A 14-year-old boy who loathes physical contact has hugged and kissed his mum for the first time, thanks to a shelter dog.
Joey, from Los Angeles, was diagnosed with Asperger's syndrome at the age of seven.
The condition, which is on the autism spectrum, can affect an individual's social interaction skills, communication, interests and behaviour.
Joey's mum, Amanda Granados, says since the family got a dog named Roxy a few months ago, life has been easier for her and her son.
"For all those years, he wouldn't hold my hand, he wouldn't hug me - it was all part of the autism - but this dog has taught him how to give and show affection. He holds my hand now. He hugs me. The first time I got a kiss on the cheek was when Roxy came home," she told TODAY.com.
Due to his difficulty reading emotions and identifying social cues, Joey has found it difficult to make friends at school.
But he's now found companionship in his new pit bull pup.
"If I've been having a bad day, Roxy can hear a tone in my voice," he said.
"She runs up to me to give me a giant hug and lick me to death and do almost anything she can to make me happy.

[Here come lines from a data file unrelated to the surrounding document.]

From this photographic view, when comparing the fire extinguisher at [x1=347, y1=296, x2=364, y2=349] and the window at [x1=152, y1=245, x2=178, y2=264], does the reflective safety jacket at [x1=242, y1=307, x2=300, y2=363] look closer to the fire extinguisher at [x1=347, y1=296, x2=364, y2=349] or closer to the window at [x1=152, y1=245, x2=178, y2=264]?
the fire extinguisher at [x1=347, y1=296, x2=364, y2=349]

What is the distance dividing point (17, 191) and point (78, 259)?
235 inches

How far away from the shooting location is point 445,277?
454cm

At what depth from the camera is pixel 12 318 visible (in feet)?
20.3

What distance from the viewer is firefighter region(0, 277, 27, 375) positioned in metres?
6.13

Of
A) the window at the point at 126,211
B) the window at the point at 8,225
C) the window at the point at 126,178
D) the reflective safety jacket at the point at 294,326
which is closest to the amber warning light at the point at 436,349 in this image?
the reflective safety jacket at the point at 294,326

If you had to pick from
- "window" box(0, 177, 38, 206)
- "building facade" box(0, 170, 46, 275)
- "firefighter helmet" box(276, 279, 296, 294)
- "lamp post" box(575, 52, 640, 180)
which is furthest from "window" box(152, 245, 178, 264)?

It's amazing to have a friend like this."
Research suggests owning a pet may significantly increase "positive social behaviours" in children who have an autism spectrum disorder.

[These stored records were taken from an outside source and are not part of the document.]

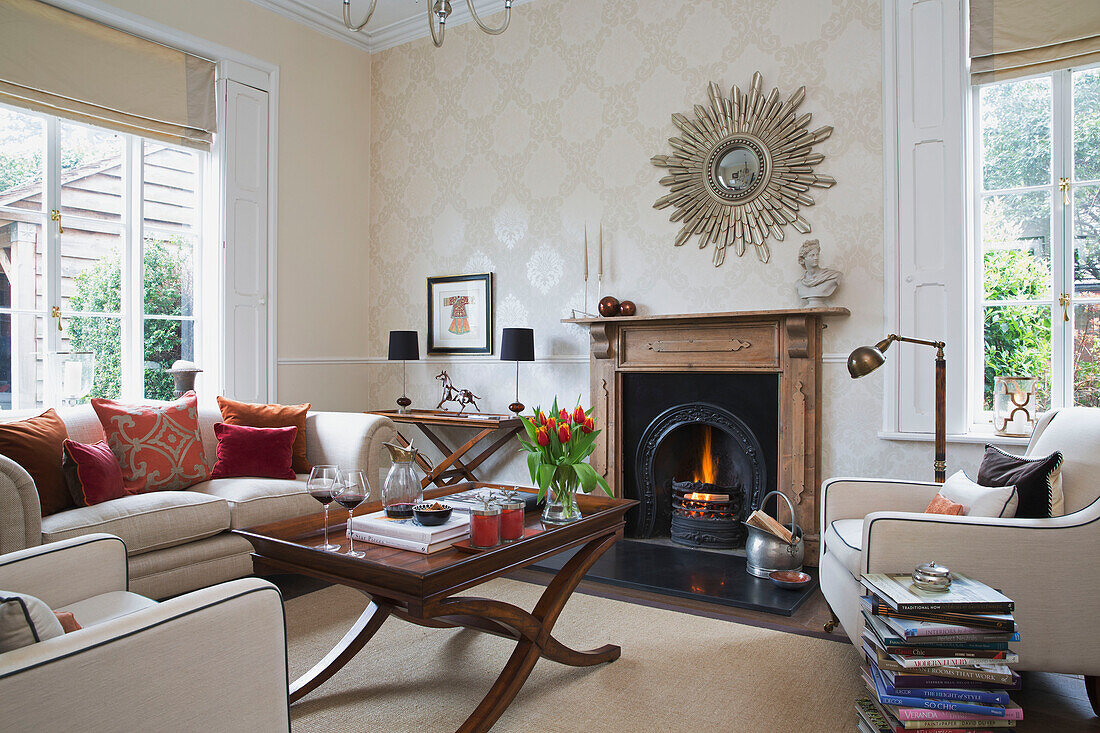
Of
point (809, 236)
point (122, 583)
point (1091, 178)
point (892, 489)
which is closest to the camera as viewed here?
point (122, 583)

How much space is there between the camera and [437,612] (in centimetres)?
183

A 2013 study by The University of Queensland, Australia, found that children with autism engaged in 55% more social behaviours when they were with the animals, compared to toys.
"The presence of animals appears to encourage social interaction among children with autism," study author Marguerite O'Haire told HuffPost Parents at the time.
"Including an animal in children's playtime or home activities may be an effective way to encourage socialisation with other children as well as adults."